As the network administrator at a small college, I find the "no private network at all" requirement a little odd. I can tell you that we have lots of very good reasons for not wanting you to run your own wireless network. Please, just don't do this. As the consumer equipment on the market these days tends to almost always include a wireless radio, that may be a big part of it, but I generally have no problems with students who want to connect multiple devices via the single wired network port in their room, as long as they take care in how it's set up.
Given your needs, their network requirements, and what I suspect they are trying to accomplish with these rules, I would look to solve this in one of three ways:
- Set it up your cisco router as a dumb hub rather than a switch or router, and turn off or disable the wireless radio in the device. Now you must register the MAC address for each additional device separately. This is preferred, but given the strict rules they may only allow the first device per wired port in your room.
Use Network Address Translation (NAT). Most routers have this on by default. If you're using NAT, their system should only ever see your router's MAC address. If everything is set up correctly, registering a MAC from your PC would give them the routers MAC and should satisfy the requirement, such that all devices appear to be using that MAC (no spoofing required).
You still need to disable the wireless radio. The downside to this approach is that bandwidth management systems will see all your devices as one. Treated this way, the multiple devices are likely to get scored higher for bandwidth management purposes and ultimately your connection will be throttled as a result - you'll get lower speeds than others nearby.
- Build a private wired network, with no access to the internet. You can use this for things like your synergy app. Then, use the wireless connection on each device for internet access. You'll likely have to play around with routing tables for this to work, so that the default gateway on your wireless adapter takes precedence over the wired (it's normally the other way around).
Some additional key points:
- They will be able to know and stop you if you don't disable the wireless radio. Modern enterprise access points can detect and neutralize the rogue transmitters. End of story.
- One reason for this kind of requirement is that it is very easy to mis-configure your device to put a rogue dhcp server on your campus network, and that can cause big problems for everyone. That's one reason to prefer the hub approach vs the NAT approach - there's no dhcp server running on your equipment, as you still rely on the school for this service.
From your other question, I see you'd like to use bittorrent. Depending on the school, that may or not be okay. Either way, there are some things you should know before even trying this on a campus network.

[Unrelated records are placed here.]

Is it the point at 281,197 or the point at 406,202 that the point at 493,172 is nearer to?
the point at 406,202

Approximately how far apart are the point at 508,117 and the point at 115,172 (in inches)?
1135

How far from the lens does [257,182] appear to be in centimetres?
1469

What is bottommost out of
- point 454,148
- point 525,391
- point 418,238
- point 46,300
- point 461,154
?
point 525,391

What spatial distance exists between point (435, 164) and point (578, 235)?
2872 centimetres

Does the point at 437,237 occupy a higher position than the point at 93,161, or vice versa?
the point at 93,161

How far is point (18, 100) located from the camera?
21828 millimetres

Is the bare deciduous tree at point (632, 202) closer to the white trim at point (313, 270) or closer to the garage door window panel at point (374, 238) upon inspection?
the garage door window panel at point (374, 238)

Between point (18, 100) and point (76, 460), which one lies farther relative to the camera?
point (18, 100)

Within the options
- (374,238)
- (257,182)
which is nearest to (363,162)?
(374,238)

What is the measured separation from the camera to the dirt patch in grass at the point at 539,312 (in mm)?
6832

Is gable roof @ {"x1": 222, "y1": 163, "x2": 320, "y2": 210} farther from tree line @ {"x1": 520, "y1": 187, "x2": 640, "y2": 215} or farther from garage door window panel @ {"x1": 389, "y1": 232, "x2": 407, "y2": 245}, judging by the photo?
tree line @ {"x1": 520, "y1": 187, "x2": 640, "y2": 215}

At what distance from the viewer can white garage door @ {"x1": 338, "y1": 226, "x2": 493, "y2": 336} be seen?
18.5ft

- By default, bittorrent clients are configured to create a lot of simultaneous connections to talk to a lot of peers (often many times per peer) and suck down as much bandwidth as they can get. When you go to a college, this can cause big problems, and it's just not a good way to behave with regards to sharing resources with your fellow students. Just a few people running bittorrent clients configured this way can cause problems for your internet gateway, which in addition to bandwidth may have a fixed cap for the number of concurrent connections it can process at a time. You should edit your client's settings if you can so that you only use a few connections at a time — you'll want something that seems really low, like just 20 or 50.
- Colleges are not under a lot of pressure to curb p2p file sharing, including bittorrent, with the most recent item being a new law that took effect this past summer that now requires all schools that want to allow students to accept federal financial aid to use technical means to limit this activity. It's highly likely that running a bittorrent client will cause your entire connection to throttled, such that everything else you want to do is slower as well.
- Try to keep it to legal torrents. Really.